The divorce rate still hovers around 50% in Tennessee for first time marriages. With half of marriages ending in divorce, it is important to know how that impacts each party during and after the dissolution of the marriage. The hidden tax implications are not something you want to discover come tax time.
The IRS publication 504 for Divorced or Separated Individuals provides information on dependents, filing status, property settlements, alimony, community property and tax withholding. A spouse awarded alimony can expect to pay taxes on that amount, while the paying spouse can deduct the same amount. Child support is not tax-deductible and the receiving spouse does not pay taxes on the amount.
How a couple files their taxes could change during separation and following divorce. Some of the taxes may be subject to joint filing and others to individual responsibility. A couple not divorced that year must file married either jointly or separately.

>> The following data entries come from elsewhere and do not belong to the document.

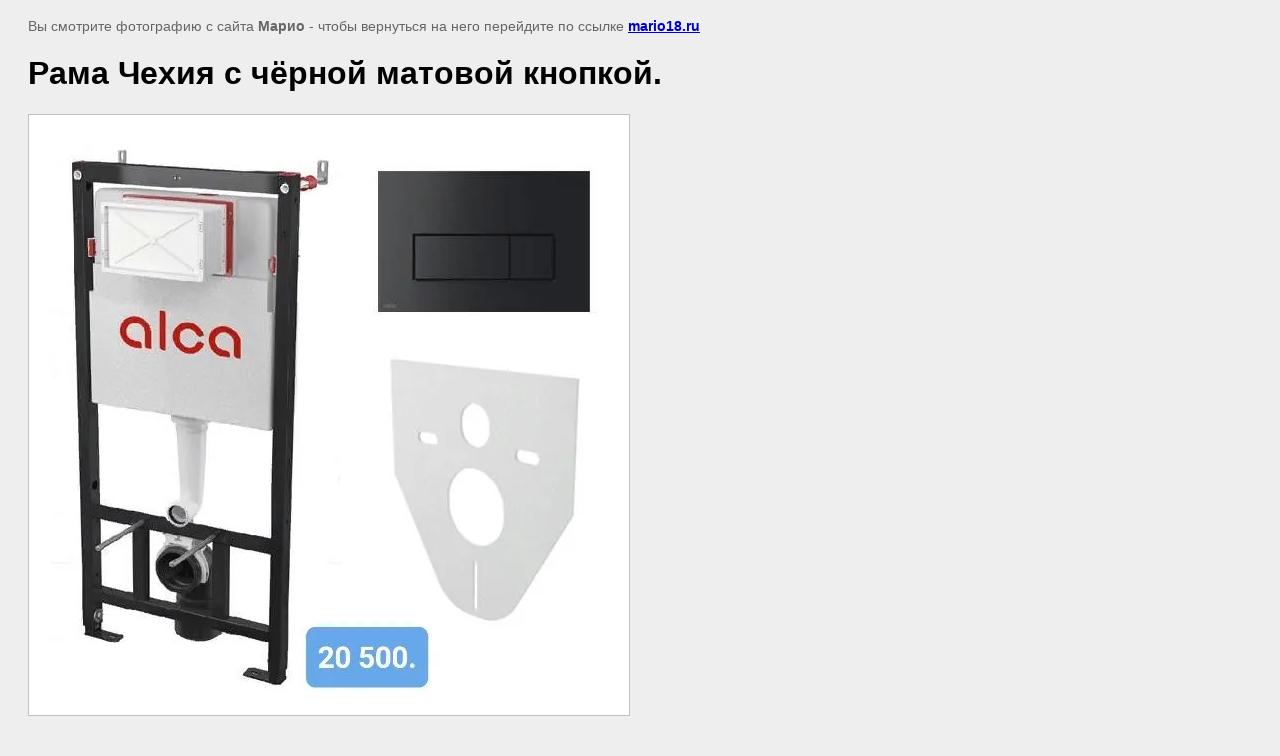

--- FILE ---
content_type: text/html; charset=utf-8
request_url: https://mario18.ru/installyacii-knopki-unitazy-podvesnye/image/img-6bdad261d04408b56468ffcc12b6e5c1-v
body_size: 1603
content:
<html>
<head>
<meta name="yandex-verification" content="71fd4fe604617b7a" />
<meta name="yandex-verification" content="71fd4fe604617b7a" />
<meta name="google-site-verification" content="YCDH54rOfri7Tf1087XnZrVKIWb0v5WyvtkJFrUp3F0" />
<link rel="stylesheet" href="/g/libs/lightgallery-proxy-to-hs/lightgallery.proxy.to.hs.min.css" media="all" async>
<script src="/g/libs/lightgallery-proxy-to-hs/lightgallery.proxy.to.hs.stub.min.js"></script>
<script src="/g/libs/lightgallery-proxy-to-hs/lightgallery.proxy.to.hs.js" async></script>

            <!-- 46b9544ffa2e5e73c3c971fe2ede35a5 -->
            <script src='/shared/s3/js/lang/ru.js'></script>
            <script src='/shared/s3/js/common.min.js'></script>
        <link rel='stylesheet' type='text/css' href='/shared/s3/css/calendar.css' /><link rel="icon" href="/favicon.jpg" type="image/jpeg">

<title>Рама Чехия с чёрной матовой кнопкой. | Инсталляции || Кнопки  || Унитазы подвесные</title>
<meta name="description" content="Рама Чехия с чёрной матовой кнопкой. | Инсталляции || Кнопки  || Унитазы подвесные">
<meta name="keywords" content="Рама Чехия с чёрной матовой кнопкой. | Инсталляции || Кнопки  || Унитазы подвесные">
<meta name="robots" content="all">
<meta name="revisit-after" content="31 days">
<meta http-equiv="Content-Type" content="text/html; charset=UTF-8">
<meta name="viewport" content="width=device-width, initial-scale=1.0, maximum-scale=1.0, user-scalable=no">
</head>

<body bgcolor="#eeeeee" text="#000000">

<style>
body, td, div { font-size:14px; font-family:arial; }
p { color: #666; }
body { padding: 10px 20px; }
a.back { font-weight: bold; color: #0000cc; text-decoration: underline; }
img { border: 1px solid #c0c0c0; max-width: 100%; width: auto; height: auto;}

div { width: 700px; }
h1 { font-size: 32px; }
</style>



<p>Вы смотрите фотографию с сайта <strong>Марио</strong> -
чтобы вернуться на него перейдите по ссылке <a class="back" href="/installyacii-knopki-unitazy-podvesnye/image/img-6bdad261d04408b56468ffcc12b6e5c1-v">mario18.ru</a></p>

<h1>Рама Чехия с чёрной матовой кнопкой.</h1>




<img src="/d/img-6bdad261d04408b56468ffcc12b6e5c1-v.jpg" width="600" height="600"  alt="Рама Чехия с чёрной матовой кнопкой." />

<br/><br/>

&copy; <a class="back" href="http://mario18.ru/">Марио</a>
<br/><br/>


<!-- assets.bottom -->
<!-- </noscript></script></style> -->
<script src="/my/s3/js/site.min.js?1768462484" ></script>
<script src="/my/s3/js/site/defender.min.js?1768462484" ></script>
<script src="https://cp.onicon.ru/loader/53c9e60c72d22c9f37000329.js" data-auto async></script>
<script >/*<![CDATA[*/
var megacounter_key="3bf96c6e3e6954b5afe7f5bc8417ee70";
(function(d){
    var s = d.createElement("script");
    s.src = "//counter.megagroup.ru/loader.js?"+new Date().getTime();
    s.async = true;
    d.getElementsByTagName("head")[0].appendChild(s);
})(document);
/*]]>*/</script>
<script >/*<![CDATA[*/
$ite.start({"sid":247655,"vid":248462,"aid":17106,"stid":1,"cp":21,"active":true,"domain":"mario18.ru","lang":"ru","trusted":false,"debug":false,"captcha":3,"onetap":[{"provider":"vkontakte","provider_id":"51964271","code_verifier":"jTIG5Yz2iRzMg43MNMNUMTZkzMMYMOTzIjkZ2xTkMh2"}]});
/*]]>*/</script>
<!-- /assets.bottom -->
</body>
</html>

--- FILE ---
content_type: text/javascript
request_url: https://counter.megagroup.ru/3bf96c6e3e6954b5afe7f5bc8417ee70.js?r=&s=1280*720*24&u=https%3A%2F%2Fmario18.ru%2Finstallyacii-knopki-unitazy-podvesnye%2Fimage%2Fimg-6bdad261d04408b56468ffcc12b6e5c1-v&t=%D0%A0%D0%B0%D0%BC%D0%B0%20%D0%A7%D0%B5%D1%85%D0%B8%D1%8F%20%D1%81%20%D1%87%D1%91%D1%80%D0%BD%D0%BE%D0%B9%20%D0%BC%D0%B0%D1%82%D0%BE%D0%B2%D0%BE%D0%B9%20%D0%BA%D0%BD%D0%BE%D0%BF%D0%BA%D0%BE%D0%B9.%20%7C%20%D0%98%D0%BD%D1%81%D1%82%D0%B0%D0%BB%D0%BB%D1%8F%D1%86%D0%B8%D0%B8%20%7C%7C%20%D0%9A%D0%BD%D0%BE%D0%BF%D0%BA%D0%B8%20%7C%7C%20%D0%A3%D0%BD%D0%B8%D1%82%D0%B0%D0%B7%D1%8B%20%D0%BF%D0%BE%D0%B4%D0%B2%D0%B5%D1%81%D0%BD%D1%8B&fv=0,0&en=1&rld=0&fr=0&callback=_sntnl1768829432878&1768829432878
body_size: 96
content:
//:1
_sntnl1768829432878({date:"Mon, 19 Jan 2026 13:30:32 GMT", res:"1"})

Child and Dependent Care Expenses covered in IRS Publication 503 focus on earned income, provider care and tax credits. While married, a joint filing couple may have qualified for the child tax credit. Upon divorce, only one parent may claim the child and may no longer qualify for the credit. A spouse who did not work prior to divorce may now qualify for work-related expenses regarding childcare.
When preparing for divorce, consider all the financial implications of splitting the household up. Understanding the potential tax implications of divorce could help you better prepare for filing your returns.